Rechtzeitig vor der Weihnachtsplätzchen-Backsaison hat die Stiftung Warentest den Schadstoffgehalt von Nüssen analysiert. Bio lag dabei vorn. Thematisert hat die Stiftung auch die Arbeitsbedingungen bei der Haselnussernte in der Türkei – inklusive Kinderarbeit.

Nüsse

6 Bio-Nussprodukte, 19 konventionelle

Bei den gemahlenen Haselnüssen lagen die Nüsse von Denn’s mit „sehr gut (1,0)“ und Alnatura mit „gut (1,8)“ an der Spitze. Die meisten konventionellen Produkte schnitten „befriedigend“ ab. Gesucht hatte das Labor nach dem Schimmelpilzgift Aflatoxin, nach Mineralölbestandteilen (Mosh und Moa) sowie nach den damit verwandten Polyolefin-Oligomeren (POSH).

Auch bei den ganzen Haselnusskerenen erhielten Denn’s und Alnatura die Bestnote „sehr gut (1,0)". Hier waren auch die meisten konventionellen Nüsse ohne Befund.

Bei den Walnusskernen waren zwei Bio-Produkte aus dem LEH vertreten, die mit „sehr gut (1,0)“ und „gut (1,6)“ abschnitten. Auch hier waren bei den konventionellen Produkten Schadstoffe kein Problem.

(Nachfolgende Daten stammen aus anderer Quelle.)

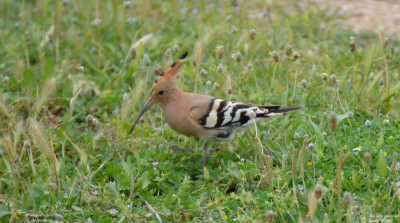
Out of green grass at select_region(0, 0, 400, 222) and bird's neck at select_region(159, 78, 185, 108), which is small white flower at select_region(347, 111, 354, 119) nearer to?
green grass at select_region(0, 0, 400, 222)

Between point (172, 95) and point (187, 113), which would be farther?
point (172, 95)

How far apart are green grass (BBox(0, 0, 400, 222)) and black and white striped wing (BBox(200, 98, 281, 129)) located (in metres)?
0.14

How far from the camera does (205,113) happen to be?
3.26 metres

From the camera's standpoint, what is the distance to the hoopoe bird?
10.5 feet

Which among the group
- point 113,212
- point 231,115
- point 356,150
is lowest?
point 113,212

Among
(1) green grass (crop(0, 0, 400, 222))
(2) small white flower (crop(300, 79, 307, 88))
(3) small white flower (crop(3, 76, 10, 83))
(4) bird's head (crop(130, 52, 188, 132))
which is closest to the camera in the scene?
(1) green grass (crop(0, 0, 400, 222))

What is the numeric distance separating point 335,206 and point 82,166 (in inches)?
61.1

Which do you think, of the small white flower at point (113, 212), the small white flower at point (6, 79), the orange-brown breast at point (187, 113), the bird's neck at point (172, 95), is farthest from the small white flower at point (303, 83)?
the small white flower at point (6, 79)

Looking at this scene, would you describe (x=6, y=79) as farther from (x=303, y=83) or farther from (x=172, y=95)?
(x=303, y=83)

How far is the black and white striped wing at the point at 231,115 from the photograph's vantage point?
10.5 ft

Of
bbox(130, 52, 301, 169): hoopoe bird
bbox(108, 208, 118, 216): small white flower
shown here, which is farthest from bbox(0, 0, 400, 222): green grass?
bbox(130, 52, 301, 169): hoopoe bird

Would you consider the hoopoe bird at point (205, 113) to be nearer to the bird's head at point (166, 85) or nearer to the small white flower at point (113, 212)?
the bird's head at point (166, 85)

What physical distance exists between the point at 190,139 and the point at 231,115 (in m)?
0.35

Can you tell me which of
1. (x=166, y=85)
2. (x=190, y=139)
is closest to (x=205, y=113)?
(x=190, y=139)
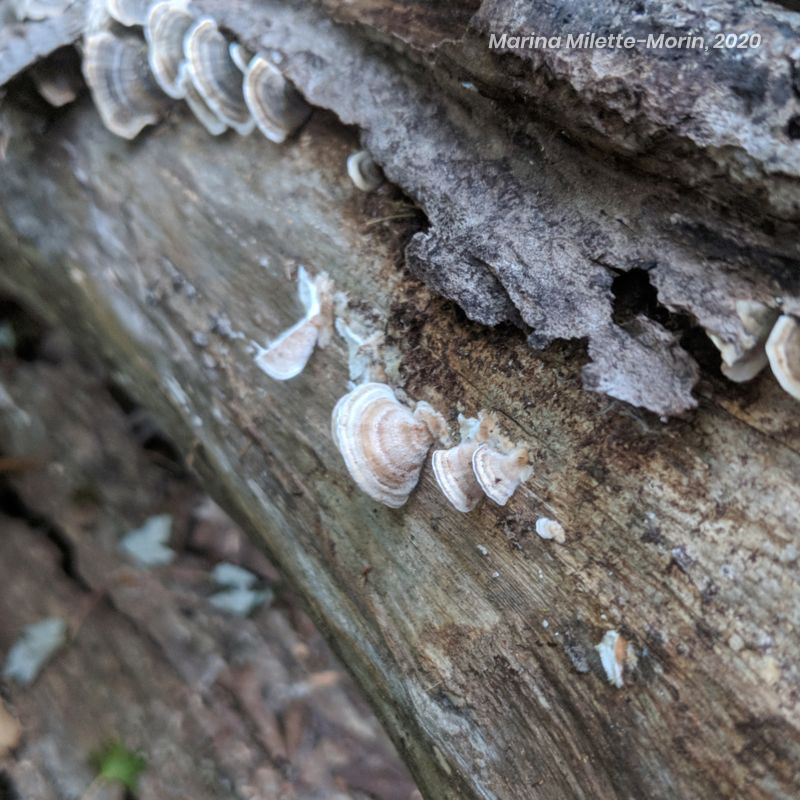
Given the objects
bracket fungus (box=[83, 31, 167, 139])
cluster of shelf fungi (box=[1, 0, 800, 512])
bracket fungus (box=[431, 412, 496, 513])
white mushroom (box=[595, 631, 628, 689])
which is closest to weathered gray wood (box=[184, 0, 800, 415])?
cluster of shelf fungi (box=[1, 0, 800, 512])

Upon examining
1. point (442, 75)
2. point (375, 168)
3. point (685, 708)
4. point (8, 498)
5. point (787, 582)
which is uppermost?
point (442, 75)

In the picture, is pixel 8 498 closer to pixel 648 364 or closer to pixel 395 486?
pixel 395 486

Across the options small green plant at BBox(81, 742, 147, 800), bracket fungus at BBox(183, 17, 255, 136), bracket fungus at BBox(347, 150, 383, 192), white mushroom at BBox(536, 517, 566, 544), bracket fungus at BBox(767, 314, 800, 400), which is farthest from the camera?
small green plant at BBox(81, 742, 147, 800)

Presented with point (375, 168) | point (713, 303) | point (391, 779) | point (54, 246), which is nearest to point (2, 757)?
point (391, 779)

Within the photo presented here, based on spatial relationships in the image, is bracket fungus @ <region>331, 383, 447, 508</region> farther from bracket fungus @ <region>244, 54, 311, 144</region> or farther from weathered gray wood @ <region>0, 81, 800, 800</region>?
bracket fungus @ <region>244, 54, 311, 144</region>

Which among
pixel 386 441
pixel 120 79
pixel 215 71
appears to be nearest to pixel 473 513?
pixel 386 441

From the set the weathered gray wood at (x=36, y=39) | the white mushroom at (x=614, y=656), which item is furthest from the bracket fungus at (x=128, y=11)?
the white mushroom at (x=614, y=656)
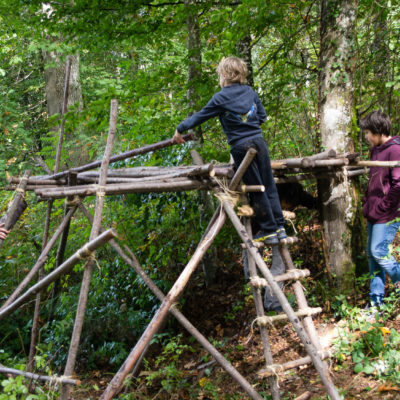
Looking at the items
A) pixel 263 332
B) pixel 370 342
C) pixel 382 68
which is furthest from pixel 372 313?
pixel 382 68

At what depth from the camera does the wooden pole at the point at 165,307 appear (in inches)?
110

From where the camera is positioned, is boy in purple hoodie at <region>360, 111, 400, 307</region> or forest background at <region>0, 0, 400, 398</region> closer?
boy in purple hoodie at <region>360, 111, 400, 307</region>

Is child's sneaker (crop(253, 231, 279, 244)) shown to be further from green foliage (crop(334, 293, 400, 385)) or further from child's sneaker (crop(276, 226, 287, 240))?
green foliage (crop(334, 293, 400, 385))

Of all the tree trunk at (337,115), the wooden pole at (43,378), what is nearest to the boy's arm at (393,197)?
the tree trunk at (337,115)

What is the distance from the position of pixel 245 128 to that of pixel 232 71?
53 cm

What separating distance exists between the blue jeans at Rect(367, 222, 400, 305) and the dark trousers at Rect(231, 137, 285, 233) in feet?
3.23

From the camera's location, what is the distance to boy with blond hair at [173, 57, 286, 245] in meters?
3.50

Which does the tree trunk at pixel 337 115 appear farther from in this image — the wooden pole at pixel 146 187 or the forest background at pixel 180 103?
the wooden pole at pixel 146 187

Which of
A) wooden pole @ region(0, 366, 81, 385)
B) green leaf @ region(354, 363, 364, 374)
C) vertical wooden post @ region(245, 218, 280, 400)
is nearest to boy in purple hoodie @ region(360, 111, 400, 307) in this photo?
green leaf @ region(354, 363, 364, 374)

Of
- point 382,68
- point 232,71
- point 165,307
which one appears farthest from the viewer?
point 382,68

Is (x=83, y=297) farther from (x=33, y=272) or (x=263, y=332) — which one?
(x=263, y=332)

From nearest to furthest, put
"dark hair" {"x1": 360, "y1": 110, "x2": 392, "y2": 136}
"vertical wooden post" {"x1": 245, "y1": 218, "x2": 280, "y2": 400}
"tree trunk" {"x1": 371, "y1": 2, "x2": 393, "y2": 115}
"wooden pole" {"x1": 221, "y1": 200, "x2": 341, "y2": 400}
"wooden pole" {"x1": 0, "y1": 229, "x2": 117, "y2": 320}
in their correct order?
"wooden pole" {"x1": 0, "y1": 229, "x2": 117, "y2": 320}, "wooden pole" {"x1": 221, "y1": 200, "x2": 341, "y2": 400}, "vertical wooden post" {"x1": 245, "y1": 218, "x2": 280, "y2": 400}, "dark hair" {"x1": 360, "y1": 110, "x2": 392, "y2": 136}, "tree trunk" {"x1": 371, "y1": 2, "x2": 393, "y2": 115}

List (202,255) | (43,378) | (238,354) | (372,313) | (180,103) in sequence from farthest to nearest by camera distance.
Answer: (180,103)
(238,354)
(372,313)
(202,255)
(43,378)

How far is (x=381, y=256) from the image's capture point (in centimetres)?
388
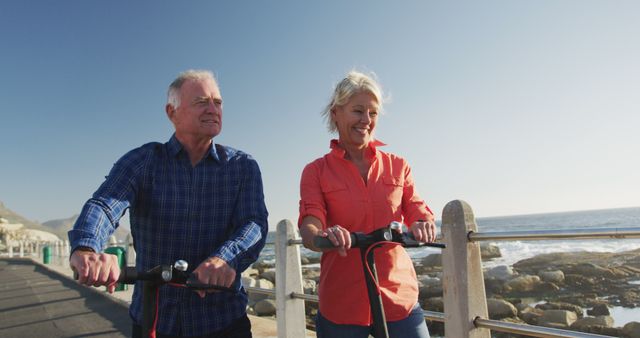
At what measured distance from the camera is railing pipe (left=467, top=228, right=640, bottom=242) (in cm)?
219

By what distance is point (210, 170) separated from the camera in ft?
7.15

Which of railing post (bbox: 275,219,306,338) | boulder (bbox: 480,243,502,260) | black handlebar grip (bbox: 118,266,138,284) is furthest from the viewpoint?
boulder (bbox: 480,243,502,260)

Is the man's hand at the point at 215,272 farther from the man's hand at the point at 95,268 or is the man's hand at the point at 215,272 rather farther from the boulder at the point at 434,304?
the boulder at the point at 434,304

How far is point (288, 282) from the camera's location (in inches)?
172

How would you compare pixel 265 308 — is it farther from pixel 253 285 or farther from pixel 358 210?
pixel 358 210

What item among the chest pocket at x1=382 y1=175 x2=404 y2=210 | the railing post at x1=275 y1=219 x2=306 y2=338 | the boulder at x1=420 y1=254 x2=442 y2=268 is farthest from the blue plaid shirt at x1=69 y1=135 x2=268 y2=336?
the boulder at x1=420 y1=254 x2=442 y2=268

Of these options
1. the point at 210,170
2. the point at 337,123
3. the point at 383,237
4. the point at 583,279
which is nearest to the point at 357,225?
the point at 383,237

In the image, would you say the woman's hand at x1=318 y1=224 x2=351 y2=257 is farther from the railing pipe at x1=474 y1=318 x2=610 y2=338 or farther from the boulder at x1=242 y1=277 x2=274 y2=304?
the boulder at x1=242 y1=277 x2=274 y2=304

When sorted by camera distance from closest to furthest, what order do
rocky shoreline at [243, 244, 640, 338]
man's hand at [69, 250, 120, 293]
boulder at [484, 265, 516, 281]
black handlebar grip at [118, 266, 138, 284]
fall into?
man's hand at [69, 250, 120, 293], black handlebar grip at [118, 266, 138, 284], rocky shoreline at [243, 244, 640, 338], boulder at [484, 265, 516, 281]

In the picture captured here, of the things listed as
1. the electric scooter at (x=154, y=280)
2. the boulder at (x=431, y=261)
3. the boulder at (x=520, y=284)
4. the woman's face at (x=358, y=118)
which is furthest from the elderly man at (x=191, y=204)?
the boulder at (x=431, y=261)

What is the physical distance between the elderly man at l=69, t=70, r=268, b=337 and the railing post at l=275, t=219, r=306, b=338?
2175 mm

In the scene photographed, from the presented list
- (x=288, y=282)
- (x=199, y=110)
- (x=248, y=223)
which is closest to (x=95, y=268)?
(x=248, y=223)

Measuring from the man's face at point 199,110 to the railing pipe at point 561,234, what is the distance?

Im Text thematisiert die Stiftung, dass die meisten Haselnüsse an der türkischen Schwarzmeerküste von Wanderarbeitern geerntet werden. Sie erhielten meist weniger als den gesetzlichen Mindestlohn, auch sei die Mitarbeit von Kindern weit verbreitet. Der Artikel geht nicht darauf ein, ob die Situation bei Bio-Haselnüssen anders ist. Erwähnt wird das Engagement großer Player wie Nestlé oder Rewe und dass die Nachhaltigkeitsinitiative UTZ „im Auftrag großer Handelsunternehmen“ inzwischen ein Zertifizierungsprogramm aufgebaut habe. Dennree (und andere) hätten mitgeteilt, dass sie einen Teil ihrer Nüsse mit UTZ-Zertifikat kaufen, es aber nicht ausloben, da das Angebot noch nicht groß genug sei.